Reproduce the whole listing below word for word, leaving out the pictures.

start

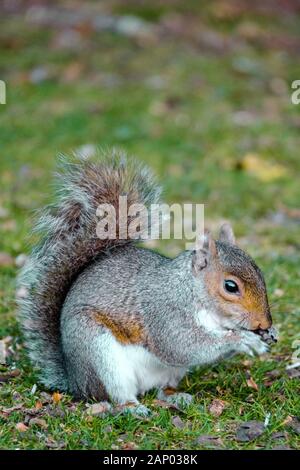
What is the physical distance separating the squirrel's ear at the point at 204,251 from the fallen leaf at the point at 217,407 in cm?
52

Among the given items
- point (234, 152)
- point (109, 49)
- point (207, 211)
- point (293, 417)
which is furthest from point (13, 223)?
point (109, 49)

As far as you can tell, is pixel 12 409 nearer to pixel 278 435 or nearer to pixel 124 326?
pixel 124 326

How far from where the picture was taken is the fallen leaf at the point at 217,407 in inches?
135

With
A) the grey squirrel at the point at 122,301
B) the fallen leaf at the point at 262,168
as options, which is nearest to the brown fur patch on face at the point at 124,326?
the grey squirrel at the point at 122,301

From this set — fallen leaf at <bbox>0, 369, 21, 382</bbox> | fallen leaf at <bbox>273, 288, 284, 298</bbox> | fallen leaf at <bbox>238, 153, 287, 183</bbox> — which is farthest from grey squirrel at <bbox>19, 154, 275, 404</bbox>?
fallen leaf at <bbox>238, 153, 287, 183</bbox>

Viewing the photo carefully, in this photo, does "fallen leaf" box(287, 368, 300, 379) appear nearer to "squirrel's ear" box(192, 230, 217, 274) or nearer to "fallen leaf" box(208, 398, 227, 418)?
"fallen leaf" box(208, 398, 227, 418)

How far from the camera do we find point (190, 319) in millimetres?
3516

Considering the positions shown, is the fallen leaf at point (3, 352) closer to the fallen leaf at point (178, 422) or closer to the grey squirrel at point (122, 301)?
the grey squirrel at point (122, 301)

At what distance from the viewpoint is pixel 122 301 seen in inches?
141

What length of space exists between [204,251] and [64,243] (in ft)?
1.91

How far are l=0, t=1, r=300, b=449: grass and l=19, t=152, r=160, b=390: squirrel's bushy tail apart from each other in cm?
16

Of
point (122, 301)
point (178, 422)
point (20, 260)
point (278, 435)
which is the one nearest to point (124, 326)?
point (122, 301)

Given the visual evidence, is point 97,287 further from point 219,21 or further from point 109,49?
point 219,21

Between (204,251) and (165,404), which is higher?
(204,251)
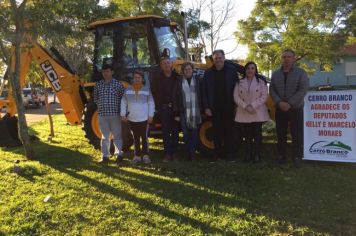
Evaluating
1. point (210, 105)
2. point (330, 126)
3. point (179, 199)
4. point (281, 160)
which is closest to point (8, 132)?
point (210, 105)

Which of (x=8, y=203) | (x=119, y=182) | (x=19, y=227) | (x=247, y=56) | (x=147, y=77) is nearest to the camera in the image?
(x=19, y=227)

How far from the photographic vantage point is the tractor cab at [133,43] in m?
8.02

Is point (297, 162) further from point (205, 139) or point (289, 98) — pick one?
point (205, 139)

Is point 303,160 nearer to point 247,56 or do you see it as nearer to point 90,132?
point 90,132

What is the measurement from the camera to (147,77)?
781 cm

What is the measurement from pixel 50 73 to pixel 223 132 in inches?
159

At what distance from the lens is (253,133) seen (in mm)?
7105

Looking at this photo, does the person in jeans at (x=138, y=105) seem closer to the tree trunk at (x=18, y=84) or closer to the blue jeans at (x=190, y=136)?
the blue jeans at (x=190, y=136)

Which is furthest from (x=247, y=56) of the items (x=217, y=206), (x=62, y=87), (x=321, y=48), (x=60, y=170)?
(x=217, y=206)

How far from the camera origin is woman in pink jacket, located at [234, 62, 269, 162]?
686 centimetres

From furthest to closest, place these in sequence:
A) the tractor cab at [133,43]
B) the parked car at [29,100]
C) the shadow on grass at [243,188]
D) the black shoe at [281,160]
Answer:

end

■ Output for this task
What is the physical distance separating the squirrel's ear at the point at 204,251 from the fallen leaf at the point at 217,407 in cm?
52

Among the given items
- point (234, 152)
- point (109, 49)
- point (207, 211)
- point (293, 417)
which is furthest from point (13, 223)?
point (109, 49)

As far as you can tell, is pixel 12 409 nearer to pixel 278 435 or nearer to pixel 124 326?
pixel 124 326

How far from where the picture was taken is the fallen leaf at the point at 217,407 in inches?
135

With
A) the grey squirrel at the point at 122,301
B) the fallen leaf at the point at 262,168
as options, which is nearest to the brown fur patch on face at the point at 124,326?
the grey squirrel at the point at 122,301

From this set — fallen leaf at <bbox>0, 369, 21, 382</bbox> | fallen leaf at <bbox>273, 288, 284, 298</bbox> | fallen leaf at <bbox>238, 153, 287, 183</bbox> — which is farthest from grey squirrel at <bbox>19, 154, 275, 404</bbox>?
fallen leaf at <bbox>238, 153, 287, 183</bbox>

Viewing the photo carefully, in this photo, does "fallen leaf" box(287, 368, 300, 379) appear nearer to "squirrel's ear" box(192, 230, 217, 274) or nearer to "fallen leaf" box(208, 398, 227, 418)?
"fallen leaf" box(208, 398, 227, 418)

How far from the camera do we find point (190, 319) in millimetres?
3516

Considering the positions shown, is the fallen leaf at point (3, 352) closer to the fallen leaf at point (178, 422) or closer to the grey squirrel at point (122, 301)?
the grey squirrel at point (122, 301)

At what distance from the viewpoint is pixel 122 301 seen in inches?
141

What length of space exists between [204,251] and [64,243] (in ft)?
1.91

How far are l=0, t=1, r=300, b=449: grass and l=19, t=152, r=160, b=390: squirrel's bushy tail apart from each other in cm?
16

Of
point (122, 301)
point (178, 422)
point (20, 260)
point (278, 435)
which is the one nearest to point (124, 326)?
point (122, 301)

Given the visual evidence, is point 97,287 further from point 219,21 or further from point 109,49?
point 219,21

Between (204,251) and (165,404), which is higher?
(204,251)
Evaluating
1. point (210, 105)
2. point (330, 126)
3. point (179, 199)
4. point (281, 160)
which is closest to point (8, 132)?
point (210, 105)

Which of (x=8, y=203) | (x=119, y=182) | (x=19, y=227) | (x=247, y=56) | (x=147, y=77) is nearest to the camera in the image?
(x=19, y=227)

How far from the photographic vantage point is the tractor cab at [133,43] in m?
8.02

Is point (297, 162) further from point (205, 139) or point (289, 98) — pick one?
point (205, 139)

Is point 303,160 nearer to point 247,56 or do you see it as nearer to point 90,132?
point 90,132

What is the measurement from the camera to (147,77)?
781 cm

What is the measurement from pixel 50 73 to pixel 223 132 in inches?
159

At what distance from the lens is (253,133) seen (in mm)?
7105

Looking at this photo, does the person in jeans at (x=138, y=105) seem closer to the tree trunk at (x=18, y=84) or closer to the blue jeans at (x=190, y=136)?
the blue jeans at (x=190, y=136)

Which is furthest from (x=247, y=56) of the items (x=217, y=206), (x=62, y=87), (x=321, y=48), (x=60, y=170)?
(x=217, y=206)

How far from the camera origin is woman in pink jacket, located at [234, 62, 269, 162]?
686 centimetres

From furthest to closest, place these in sequence:
A) the tractor cab at [133,43]
B) the parked car at [29,100]
C) the shadow on grass at [243,188]
D) the black shoe at [281,160]
Answer:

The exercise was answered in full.